- [Work to complete]: In the forum reply below about a newbie query, which of the two originally posted methods does the writer say currently runs the quickest?

- [Text section]:
□ □ □ □ □

Re: Newbie Query Question

From: JES <jeswoff_at_sbcglobal.net>
Date: Wed, 14 Apr 2004 23:28:59 GMT
Message-ID: <%Ojfc.16669$xd3.4562@newssvr22.news.prodigy.com>

Thanks Douglas,

I have much to learn. I am definitely going to give the pivot table a try. I just wanted to note that in my original post I was posting more of a pseudo code to give the reader an idea of what I was doing; sorry, I was so sloppy with my syntax. Of the two methods originally posted, I also wanted to point out that the method that currently works the quickest for me is Method 2. If it makes any difference, I did leave off a set of WHERE statements that I believe are -

WHERE tbl1.DATE = tbl1_tmp.DATE AND

              tbl1.DATE = tbl2_tmp.DATE AND
              tbl1.DATE = tbl3_tmp.DATE

Maybe I am just getting lucky that I am getting data out of this query? Essentially the jist of Method 2 in my newbie mind is that instead of having a select statement in the SELECT block I put the select statement in the FROM block to make three tables where tbl1_tmp only has DATANAME1 data, tbl2_tmp only has DATANAME2 data, etc...

□ □ □ □ □

- [Given entries]:
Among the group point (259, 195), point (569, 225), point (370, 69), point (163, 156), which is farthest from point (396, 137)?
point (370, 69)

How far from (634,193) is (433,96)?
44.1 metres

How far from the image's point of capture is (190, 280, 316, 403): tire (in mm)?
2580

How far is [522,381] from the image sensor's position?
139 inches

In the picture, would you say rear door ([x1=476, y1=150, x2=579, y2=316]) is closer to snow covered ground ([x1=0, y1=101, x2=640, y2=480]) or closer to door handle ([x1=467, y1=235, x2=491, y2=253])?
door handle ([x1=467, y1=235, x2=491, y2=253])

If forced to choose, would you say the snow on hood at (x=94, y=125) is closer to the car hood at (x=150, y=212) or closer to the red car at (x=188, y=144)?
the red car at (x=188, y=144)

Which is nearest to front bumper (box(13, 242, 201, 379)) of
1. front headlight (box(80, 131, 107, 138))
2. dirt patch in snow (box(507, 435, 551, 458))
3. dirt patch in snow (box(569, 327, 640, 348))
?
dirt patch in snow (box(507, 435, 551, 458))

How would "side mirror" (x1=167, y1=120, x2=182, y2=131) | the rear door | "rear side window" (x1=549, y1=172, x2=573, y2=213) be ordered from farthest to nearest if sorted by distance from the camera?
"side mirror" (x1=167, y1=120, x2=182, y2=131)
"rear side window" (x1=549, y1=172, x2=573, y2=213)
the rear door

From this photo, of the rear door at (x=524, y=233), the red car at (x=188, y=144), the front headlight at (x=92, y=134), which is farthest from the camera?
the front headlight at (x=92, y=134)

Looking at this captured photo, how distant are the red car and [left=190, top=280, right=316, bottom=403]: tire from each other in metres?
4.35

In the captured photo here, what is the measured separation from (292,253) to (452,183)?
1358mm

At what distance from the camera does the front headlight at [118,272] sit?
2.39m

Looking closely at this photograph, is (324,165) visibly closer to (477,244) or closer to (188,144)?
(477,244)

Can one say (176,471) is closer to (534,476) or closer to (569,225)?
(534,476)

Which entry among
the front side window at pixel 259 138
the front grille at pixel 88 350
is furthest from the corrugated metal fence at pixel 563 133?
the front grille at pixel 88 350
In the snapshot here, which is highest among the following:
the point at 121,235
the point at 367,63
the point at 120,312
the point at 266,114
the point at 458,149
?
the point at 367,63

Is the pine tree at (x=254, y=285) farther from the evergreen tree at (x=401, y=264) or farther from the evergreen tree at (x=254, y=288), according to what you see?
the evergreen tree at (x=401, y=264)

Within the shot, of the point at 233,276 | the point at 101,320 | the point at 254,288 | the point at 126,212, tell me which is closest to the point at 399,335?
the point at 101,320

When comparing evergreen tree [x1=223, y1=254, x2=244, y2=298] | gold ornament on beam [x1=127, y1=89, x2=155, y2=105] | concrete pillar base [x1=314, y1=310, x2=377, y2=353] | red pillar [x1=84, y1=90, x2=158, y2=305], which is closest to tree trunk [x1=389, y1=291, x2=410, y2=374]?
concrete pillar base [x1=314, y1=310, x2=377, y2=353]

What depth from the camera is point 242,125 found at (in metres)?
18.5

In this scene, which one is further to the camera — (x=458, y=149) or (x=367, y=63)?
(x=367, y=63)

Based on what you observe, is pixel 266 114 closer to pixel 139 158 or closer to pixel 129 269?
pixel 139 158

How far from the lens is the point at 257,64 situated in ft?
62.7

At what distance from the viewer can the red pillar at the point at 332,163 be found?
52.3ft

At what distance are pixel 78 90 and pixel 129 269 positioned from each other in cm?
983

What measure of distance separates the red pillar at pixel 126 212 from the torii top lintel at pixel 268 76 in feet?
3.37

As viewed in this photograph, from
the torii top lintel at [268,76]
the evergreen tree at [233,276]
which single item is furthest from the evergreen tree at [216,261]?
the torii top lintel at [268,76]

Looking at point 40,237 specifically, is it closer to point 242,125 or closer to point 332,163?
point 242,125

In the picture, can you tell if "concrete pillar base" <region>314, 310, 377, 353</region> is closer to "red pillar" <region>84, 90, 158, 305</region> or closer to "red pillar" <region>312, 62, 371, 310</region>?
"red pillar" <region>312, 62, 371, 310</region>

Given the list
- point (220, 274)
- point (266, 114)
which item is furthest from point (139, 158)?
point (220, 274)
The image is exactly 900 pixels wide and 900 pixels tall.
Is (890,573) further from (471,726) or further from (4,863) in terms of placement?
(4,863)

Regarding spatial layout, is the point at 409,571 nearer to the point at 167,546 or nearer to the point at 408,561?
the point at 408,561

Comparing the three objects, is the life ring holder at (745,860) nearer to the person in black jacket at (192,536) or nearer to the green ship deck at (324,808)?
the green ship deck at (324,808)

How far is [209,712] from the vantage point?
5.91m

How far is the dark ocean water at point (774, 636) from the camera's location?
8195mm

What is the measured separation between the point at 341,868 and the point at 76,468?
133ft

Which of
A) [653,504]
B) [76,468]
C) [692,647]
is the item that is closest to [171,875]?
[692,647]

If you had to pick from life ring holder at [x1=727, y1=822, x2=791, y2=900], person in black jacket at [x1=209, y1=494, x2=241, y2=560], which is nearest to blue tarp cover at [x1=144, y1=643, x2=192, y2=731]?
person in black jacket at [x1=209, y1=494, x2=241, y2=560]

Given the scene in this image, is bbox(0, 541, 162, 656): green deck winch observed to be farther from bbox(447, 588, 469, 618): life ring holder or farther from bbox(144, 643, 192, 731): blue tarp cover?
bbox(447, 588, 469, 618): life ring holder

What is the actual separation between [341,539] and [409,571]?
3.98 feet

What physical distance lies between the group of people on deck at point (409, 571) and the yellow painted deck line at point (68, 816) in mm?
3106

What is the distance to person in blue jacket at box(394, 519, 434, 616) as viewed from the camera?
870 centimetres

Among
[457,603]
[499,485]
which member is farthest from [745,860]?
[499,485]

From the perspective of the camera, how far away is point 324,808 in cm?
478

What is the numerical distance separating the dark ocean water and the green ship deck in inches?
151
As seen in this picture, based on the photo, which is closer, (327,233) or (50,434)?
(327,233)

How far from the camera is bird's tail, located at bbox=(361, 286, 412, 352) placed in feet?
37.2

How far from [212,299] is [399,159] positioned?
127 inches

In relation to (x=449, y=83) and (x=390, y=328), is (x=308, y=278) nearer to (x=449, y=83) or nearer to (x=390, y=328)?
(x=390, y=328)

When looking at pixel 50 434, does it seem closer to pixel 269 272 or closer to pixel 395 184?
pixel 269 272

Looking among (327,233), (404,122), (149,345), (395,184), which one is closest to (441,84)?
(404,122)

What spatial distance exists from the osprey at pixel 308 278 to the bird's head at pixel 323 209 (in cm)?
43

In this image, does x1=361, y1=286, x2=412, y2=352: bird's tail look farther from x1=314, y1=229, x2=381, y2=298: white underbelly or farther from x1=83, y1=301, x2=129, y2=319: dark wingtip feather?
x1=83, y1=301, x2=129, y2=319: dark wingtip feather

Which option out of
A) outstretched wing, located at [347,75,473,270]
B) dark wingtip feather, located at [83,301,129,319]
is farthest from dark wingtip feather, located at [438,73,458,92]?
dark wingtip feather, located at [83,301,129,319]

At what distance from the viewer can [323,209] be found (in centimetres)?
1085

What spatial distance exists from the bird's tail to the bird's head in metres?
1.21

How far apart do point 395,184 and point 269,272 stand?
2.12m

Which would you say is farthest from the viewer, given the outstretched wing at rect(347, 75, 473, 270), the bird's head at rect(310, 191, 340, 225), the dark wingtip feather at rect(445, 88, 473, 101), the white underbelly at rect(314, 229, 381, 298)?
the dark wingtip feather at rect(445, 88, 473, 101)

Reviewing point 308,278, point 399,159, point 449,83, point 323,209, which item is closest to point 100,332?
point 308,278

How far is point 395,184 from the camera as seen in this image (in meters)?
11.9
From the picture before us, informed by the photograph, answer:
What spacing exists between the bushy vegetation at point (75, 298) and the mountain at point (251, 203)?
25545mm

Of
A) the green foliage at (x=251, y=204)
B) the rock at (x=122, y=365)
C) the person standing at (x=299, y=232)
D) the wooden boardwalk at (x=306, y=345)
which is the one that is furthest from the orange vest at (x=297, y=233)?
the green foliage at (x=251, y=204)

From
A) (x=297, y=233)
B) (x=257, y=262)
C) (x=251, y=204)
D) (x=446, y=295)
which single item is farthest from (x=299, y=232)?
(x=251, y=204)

□ □ □ □ □

- [Reply to the task]: Method 2